● Requirement: Collect each line of the items below that contains the word "neighboring". Treat uppercase and lowercase letters as distinct.

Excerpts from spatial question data
------------------------------------------------

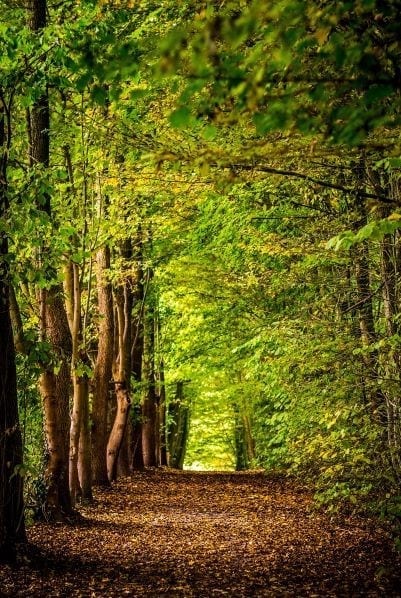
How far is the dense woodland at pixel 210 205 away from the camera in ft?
11.0

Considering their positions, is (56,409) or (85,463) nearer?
(56,409)

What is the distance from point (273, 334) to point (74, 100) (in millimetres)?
4974

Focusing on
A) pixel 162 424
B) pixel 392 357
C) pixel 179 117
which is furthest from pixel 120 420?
pixel 179 117

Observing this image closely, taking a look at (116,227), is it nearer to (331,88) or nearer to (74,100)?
(74,100)

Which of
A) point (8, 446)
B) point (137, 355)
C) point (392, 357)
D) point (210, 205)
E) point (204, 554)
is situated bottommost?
point (204, 554)

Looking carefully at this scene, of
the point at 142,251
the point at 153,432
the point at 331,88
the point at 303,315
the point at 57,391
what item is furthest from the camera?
the point at 153,432

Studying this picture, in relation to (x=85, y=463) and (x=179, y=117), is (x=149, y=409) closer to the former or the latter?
(x=85, y=463)

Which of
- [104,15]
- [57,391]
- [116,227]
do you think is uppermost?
[104,15]

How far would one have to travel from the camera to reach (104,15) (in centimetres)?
838

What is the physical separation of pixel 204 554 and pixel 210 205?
5396 millimetres

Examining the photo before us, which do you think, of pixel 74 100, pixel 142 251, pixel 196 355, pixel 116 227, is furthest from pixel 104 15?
pixel 196 355

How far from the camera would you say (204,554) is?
28.7ft

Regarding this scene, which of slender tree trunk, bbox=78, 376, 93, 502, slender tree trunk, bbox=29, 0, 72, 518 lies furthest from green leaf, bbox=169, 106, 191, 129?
slender tree trunk, bbox=78, 376, 93, 502

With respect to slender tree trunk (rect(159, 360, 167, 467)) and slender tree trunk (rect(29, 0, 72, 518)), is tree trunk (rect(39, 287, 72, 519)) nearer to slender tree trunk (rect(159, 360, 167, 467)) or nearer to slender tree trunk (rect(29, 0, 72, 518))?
slender tree trunk (rect(29, 0, 72, 518))
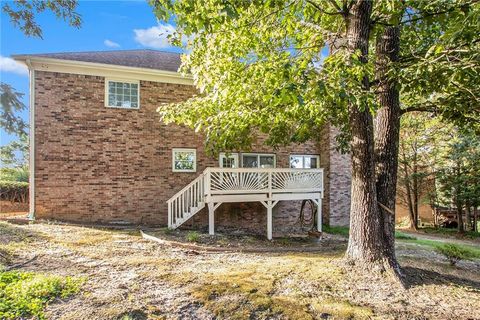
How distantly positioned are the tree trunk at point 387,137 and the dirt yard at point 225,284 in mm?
1357

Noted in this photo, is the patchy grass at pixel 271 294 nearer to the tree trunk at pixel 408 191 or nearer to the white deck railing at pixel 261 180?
the white deck railing at pixel 261 180

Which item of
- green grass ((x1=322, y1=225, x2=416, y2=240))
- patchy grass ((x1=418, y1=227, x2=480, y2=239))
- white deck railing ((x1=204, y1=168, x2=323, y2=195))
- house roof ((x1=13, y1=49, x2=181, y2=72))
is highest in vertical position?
house roof ((x1=13, y1=49, x2=181, y2=72))

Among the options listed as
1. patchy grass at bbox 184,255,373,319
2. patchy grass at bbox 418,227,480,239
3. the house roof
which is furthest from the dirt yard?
patchy grass at bbox 418,227,480,239

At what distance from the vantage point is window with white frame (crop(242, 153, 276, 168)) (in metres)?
12.5

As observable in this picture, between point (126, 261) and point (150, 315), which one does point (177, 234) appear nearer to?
point (126, 261)

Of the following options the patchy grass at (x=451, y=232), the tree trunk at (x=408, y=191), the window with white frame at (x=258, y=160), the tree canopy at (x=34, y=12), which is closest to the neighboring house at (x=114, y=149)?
the window with white frame at (x=258, y=160)

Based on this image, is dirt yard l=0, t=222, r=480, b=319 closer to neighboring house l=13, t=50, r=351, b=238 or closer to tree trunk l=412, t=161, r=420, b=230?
neighboring house l=13, t=50, r=351, b=238

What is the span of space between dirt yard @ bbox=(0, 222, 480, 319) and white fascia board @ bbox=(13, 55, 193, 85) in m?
5.34

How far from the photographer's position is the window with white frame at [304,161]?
1341cm

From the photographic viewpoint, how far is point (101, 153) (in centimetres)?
1050

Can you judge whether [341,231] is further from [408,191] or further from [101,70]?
[101,70]

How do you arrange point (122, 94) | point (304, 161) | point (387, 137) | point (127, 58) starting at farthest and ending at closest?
point (304, 161)
point (127, 58)
point (122, 94)
point (387, 137)

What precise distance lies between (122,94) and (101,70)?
1.02 metres

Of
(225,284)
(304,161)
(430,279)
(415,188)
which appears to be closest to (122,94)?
(304,161)
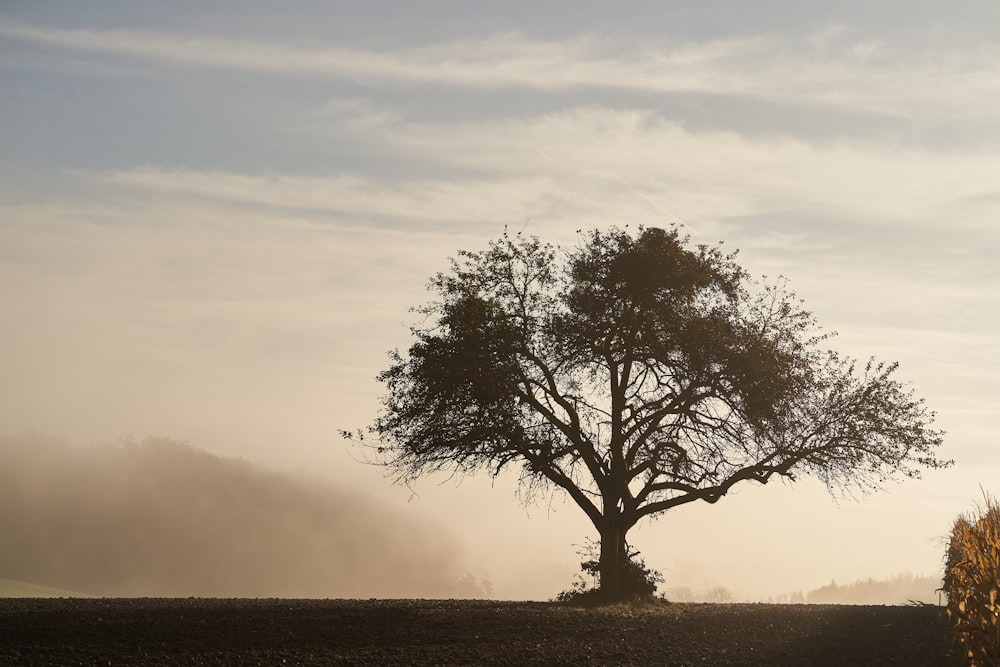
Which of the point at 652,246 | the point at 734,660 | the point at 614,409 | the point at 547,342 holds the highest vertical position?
the point at 652,246

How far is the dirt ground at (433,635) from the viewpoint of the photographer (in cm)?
1522

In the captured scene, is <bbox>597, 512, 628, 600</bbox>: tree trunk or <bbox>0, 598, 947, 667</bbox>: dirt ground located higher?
<bbox>597, 512, 628, 600</bbox>: tree trunk

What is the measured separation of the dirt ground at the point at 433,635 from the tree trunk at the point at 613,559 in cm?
448

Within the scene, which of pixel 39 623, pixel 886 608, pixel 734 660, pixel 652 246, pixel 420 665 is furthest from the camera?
pixel 652 246

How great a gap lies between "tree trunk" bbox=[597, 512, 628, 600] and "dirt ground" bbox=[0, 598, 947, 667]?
448 centimetres

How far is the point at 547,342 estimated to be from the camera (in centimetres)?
2548

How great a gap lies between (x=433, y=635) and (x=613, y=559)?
31.1 feet

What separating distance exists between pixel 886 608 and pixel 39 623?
18.3 meters

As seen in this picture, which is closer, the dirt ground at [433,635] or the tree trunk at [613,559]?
the dirt ground at [433,635]

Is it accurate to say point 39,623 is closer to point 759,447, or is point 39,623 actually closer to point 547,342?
point 547,342

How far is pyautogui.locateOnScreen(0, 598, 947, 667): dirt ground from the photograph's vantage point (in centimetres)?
1522

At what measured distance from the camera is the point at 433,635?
16531mm

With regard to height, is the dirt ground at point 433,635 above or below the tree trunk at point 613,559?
below

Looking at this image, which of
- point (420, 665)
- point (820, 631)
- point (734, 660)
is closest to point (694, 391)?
point (820, 631)
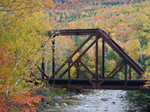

------------------------------------------------

● Exercise solution:
Of the following options the patchy grass at (x=451, y=232), the tree trunk at (x=408, y=191), the window with white frame at (x=258, y=160), the tree canopy at (x=34, y=12), which is closest to the neighboring house at (x=114, y=149)?
Based on this image, is dirt yard l=0, t=222, r=480, b=319 closer to neighboring house l=13, t=50, r=351, b=238 or closer to tree trunk l=412, t=161, r=420, b=230?
neighboring house l=13, t=50, r=351, b=238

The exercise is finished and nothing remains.